Définition

Une 'forme linéaire' sur un K-espace vectoriel E est tout simplement une application linéaire de E dans K, considéré comme espace vectoriel sur lui-même.
Il résulte de la définition qu'une forme linéaire est soit nulle soit surjective. Son noyau est donc soit l'espace E tout entier soit un hyperplan.

Un exemple fondamental

Soit E un espace de dimension finie admettant une base B=(u1,...,un) on désigne par ck l'application λ1u1+...+λnun → λk.
ck est donc l'application qui à tout vecteur v associe sa k-ième coordonnée dans la base B. Les ck sont autant de formes linéaires, c'est une évidence, mais de fait toute forme linéaire est combinaison linéaire de ces formes coordonnées, et on a même plus:
Les n formes ck forme une base de l'espace vectoriel des formes linéaires sur E.

Considérons une forme linéaire f sur E et soit v=λ1u1+...+λnun un vecteur de E. On peut écrire f(v)=λ1f(u1)+...+λnf(un).
Introduisons maintenant les n nombres bk =f(uk), sachant que λk =ck(v), on peut écrire:
f(v)= c1(v)b1+...+cn(v)bn
Soit encore:
f(v)=(b1c1+... + bn cn)(v) Ce qui prouve que les ck génèrent l'espace L(E,K) Supposons maintenant que:
b1c1+...+bncn=0 Alors cela veut dire que pour tout vecteur v :
c1(v)b1+...+cn(v)bn=0 Donc en prenant pour v tous les vecteurs de B un à un on obtient:
b1=b2=...=bn=0
Ce qui prouve que les ck forment un système libre, donc une base de L(E,K).

Une conséquence importante

Le théorème qui suit est largement utilisé en géométrie affine pour la représentation des variétés affines par des équations cartésiennes:
Dans un espace de dimension n tout sous-espace de dimension p ≤ n peut s'écrire (de façon non unique) comme intersection de n-p hyperplans.

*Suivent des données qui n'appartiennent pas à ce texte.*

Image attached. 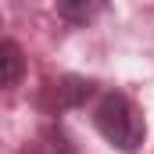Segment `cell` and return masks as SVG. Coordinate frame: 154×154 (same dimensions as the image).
Instances as JSON below:
<instances>
[{
	"label": "cell",
	"mask_w": 154,
	"mask_h": 154,
	"mask_svg": "<svg viewBox=\"0 0 154 154\" xmlns=\"http://www.w3.org/2000/svg\"><path fill=\"white\" fill-rule=\"evenodd\" d=\"M93 125H97V133L122 154L136 151V147L143 143V136H147V125H143L140 108H136L122 90L100 93V100H97V108H93Z\"/></svg>",
	"instance_id": "6da1fadb"
},
{
	"label": "cell",
	"mask_w": 154,
	"mask_h": 154,
	"mask_svg": "<svg viewBox=\"0 0 154 154\" xmlns=\"http://www.w3.org/2000/svg\"><path fill=\"white\" fill-rule=\"evenodd\" d=\"M54 93H57V108H82L97 93V82L82 75H61L54 82Z\"/></svg>",
	"instance_id": "7a4b0ae2"
},
{
	"label": "cell",
	"mask_w": 154,
	"mask_h": 154,
	"mask_svg": "<svg viewBox=\"0 0 154 154\" xmlns=\"http://www.w3.org/2000/svg\"><path fill=\"white\" fill-rule=\"evenodd\" d=\"M22 72H25V54L14 39H4L0 43V86L4 90H14L22 82Z\"/></svg>",
	"instance_id": "3957f363"
},
{
	"label": "cell",
	"mask_w": 154,
	"mask_h": 154,
	"mask_svg": "<svg viewBox=\"0 0 154 154\" xmlns=\"http://www.w3.org/2000/svg\"><path fill=\"white\" fill-rule=\"evenodd\" d=\"M104 11V4H97V0H61L57 4V14L65 18V22H72V25H86L93 14H100Z\"/></svg>",
	"instance_id": "277c9868"
},
{
	"label": "cell",
	"mask_w": 154,
	"mask_h": 154,
	"mask_svg": "<svg viewBox=\"0 0 154 154\" xmlns=\"http://www.w3.org/2000/svg\"><path fill=\"white\" fill-rule=\"evenodd\" d=\"M47 154H72V151L65 147V136H57V143H50V147H47Z\"/></svg>",
	"instance_id": "5b68a950"
}]
</instances>
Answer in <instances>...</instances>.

Soit E un espace vectoriel de dimension n et F un sous-espace de dimension p Soit B=(u1,...,up) une base de F que nous complétons en une base B'=(u1,...,up,up+1,...,un) de E. Soient fp+1, fp+2, ... , fn les n-p formes coordonnées par rapport à cette base et Hp+1, ...., Hn leurs noyaux. On voit que ce sont des hyperplans et que F=Hp+1∩...∩ Hn.